Re: git: 4a864f624a70 - main - vm_pageout: Print a more accurate message to the console before an OOM kill [MFC in time for 13.1?]

From: Mark Millard <marklmi_at_yahoo.com>
Date: Mon, 28 Feb 2022 19:04:28 UTC

On 2022-Feb-26, at 17:10, Mark Millard <marklmi@yahoo.com> wrote:

> On 2022-Jan-15, at 07:55, Mark Johnston <markj@FreeBSD.org> wrote:
> 
>> On Fri, Jan 14, 2022 at 09:38:56PM -0800, Mark Millard wrote:
>>> Thanks.
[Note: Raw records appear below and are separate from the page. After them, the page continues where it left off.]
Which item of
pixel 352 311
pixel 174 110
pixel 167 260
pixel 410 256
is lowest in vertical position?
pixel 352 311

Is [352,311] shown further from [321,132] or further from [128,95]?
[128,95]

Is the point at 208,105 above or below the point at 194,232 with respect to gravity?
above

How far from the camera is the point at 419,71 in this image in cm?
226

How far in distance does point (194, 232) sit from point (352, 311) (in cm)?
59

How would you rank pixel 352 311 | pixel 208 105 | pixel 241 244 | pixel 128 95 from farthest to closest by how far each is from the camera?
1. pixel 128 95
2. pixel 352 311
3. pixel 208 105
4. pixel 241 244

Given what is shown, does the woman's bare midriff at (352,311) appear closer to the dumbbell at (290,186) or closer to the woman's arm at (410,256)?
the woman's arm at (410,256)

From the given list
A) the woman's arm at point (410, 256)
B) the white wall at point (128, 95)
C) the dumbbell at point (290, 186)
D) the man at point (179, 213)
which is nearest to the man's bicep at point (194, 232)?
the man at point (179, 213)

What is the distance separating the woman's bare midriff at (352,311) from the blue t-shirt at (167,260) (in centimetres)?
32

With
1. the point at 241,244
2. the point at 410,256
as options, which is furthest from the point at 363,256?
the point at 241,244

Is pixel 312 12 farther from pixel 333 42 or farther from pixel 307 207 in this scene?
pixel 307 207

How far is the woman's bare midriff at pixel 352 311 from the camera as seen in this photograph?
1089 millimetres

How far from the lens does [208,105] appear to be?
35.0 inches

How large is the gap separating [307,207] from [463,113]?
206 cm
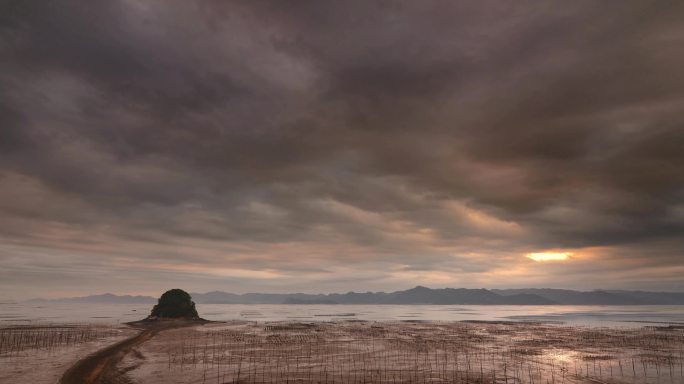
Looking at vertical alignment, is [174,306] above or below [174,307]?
above

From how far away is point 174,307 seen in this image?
379 ft

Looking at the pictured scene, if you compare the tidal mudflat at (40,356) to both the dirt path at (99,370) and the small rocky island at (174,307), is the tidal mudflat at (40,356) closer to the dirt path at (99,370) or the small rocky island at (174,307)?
the dirt path at (99,370)

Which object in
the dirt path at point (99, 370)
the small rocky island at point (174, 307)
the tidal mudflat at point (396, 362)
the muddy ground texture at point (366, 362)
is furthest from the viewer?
the small rocky island at point (174, 307)

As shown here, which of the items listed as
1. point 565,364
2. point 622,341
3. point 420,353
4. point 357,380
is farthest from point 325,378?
point 622,341

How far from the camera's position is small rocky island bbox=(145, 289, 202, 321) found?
114625mm

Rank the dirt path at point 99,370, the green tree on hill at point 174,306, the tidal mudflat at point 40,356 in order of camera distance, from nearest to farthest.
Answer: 1. the dirt path at point 99,370
2. the tidal mudflat at point 40,356
3. the green tree on hill at point 174,306

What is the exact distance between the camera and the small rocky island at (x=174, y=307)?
114625mm

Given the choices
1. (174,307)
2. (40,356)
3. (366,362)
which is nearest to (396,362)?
(366,362)

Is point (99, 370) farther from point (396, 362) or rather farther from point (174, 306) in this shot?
point (174, 306)

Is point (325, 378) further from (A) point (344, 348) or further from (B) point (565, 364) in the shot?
(B) point (565, 364)

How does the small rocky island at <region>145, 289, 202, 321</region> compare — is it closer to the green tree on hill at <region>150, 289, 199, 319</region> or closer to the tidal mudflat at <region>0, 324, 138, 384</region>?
the green tree on hill at <region>150, 289, 199, 319</region>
This will allow me to remove part of my personal additions
>>> in this area --and my having to explain the misnomer when trying
>>> to help someone analyze why they end up with OOM activity so they
>>> can figure out what to do about it.
>>> 
>>> There seem to be two separate sources of VM_OOM_SWAPZ. Showing
>>> my personal additions for them (just making them explicit in the
>>> sequence of messages generated):
>>> 
>>> diff --git a/sys/vm/swap_pager.c b/sys/vm/swap_pager.c
>>> index 01cf9233329f..280621ca51be 100644
>>> --- a/sys/vm/swap_pager.c
>>> +++ b/sys/vm/swap_pager.c
>>> @@ -2091,6 +2091,7 @@ swp_pager_meta_build(vm_object_t object, vm_pindex_t pindex, daddr_t swapblk)
>>>                                   0, 1))
>>>                                       printf("swap blk zone exhausted, "
>>>                                           "increase kern.maxswzone\n");
>>> +                               printf("swp_pager_meta_build: swap blk uma zone exhausted\n");
>>>                               vm_pageout_oom(VM_OOM_SWAPZ);
>>>                               pause("swzonxb", 10);
>>>                       } else
>>> @@ -2121,6 +2122,7 @@ swp_pager_meta_build(vm_object_t object, vm_pindex_t pindex, daddr_t swapblk)
>>>                                   0, 1))
>>>                                       printf("swap pctrie zone exhausted, "
>>>                                           "increase kern.maxswzone\n");
>>> +                               printf("swp_pager_meta_build: swap pctrie uma zone exhausted\n");
>>>                               vm_pageout_oom(VM_OOM_SWAPZ);
>>>                               pause("swzonxp", 10);
>>>                       } else
>>> 
>>> Care to comment on the distinctions and why there are two
>>> contexts classified as "out of swap space"? Would either
>>> one show the swap space as (nearly?) all used in, say, top?
>>> Or might one of them still end up looking like a misnomer
>>> from just a top (or whatever) display?
>> 
>> Hmm, those cases should likely be changed from "out of swap space" to
>> "failed to allocate swap metadata" or something like that.
> 
> The above does not seem to have happened yet in main [so: 14].
> 
> Will 13.1 get an MFC of 4a864f624a70 in time, possibly with the
> above change also in place to fully avoid misnomer reporting
> that misleads folks?
> 
> 4a864f624a70 listed:
> 
> MFC after:	2 weeks
> 
> but it has been more than a month.
> 
>> . . .
>> 
> 

Thanks for the stable/13 MFC as 13ba1d283676. It
provides a big improvement over the prior messaging
for the OOM kills.



For reference, I do still view:

+		case VM_OOM_SWAPZ:
+			reason = "out of swap space";
+			break;

as using a confusing misnomer ("swap space") for its
message. But, so far as I know, VM_OOM_SWAPZ is a
rarity and  possibly very difficult to produce. If
so, any confusions from the message should also be
rare.

===
Mark Millard
marklmi at yahoo.com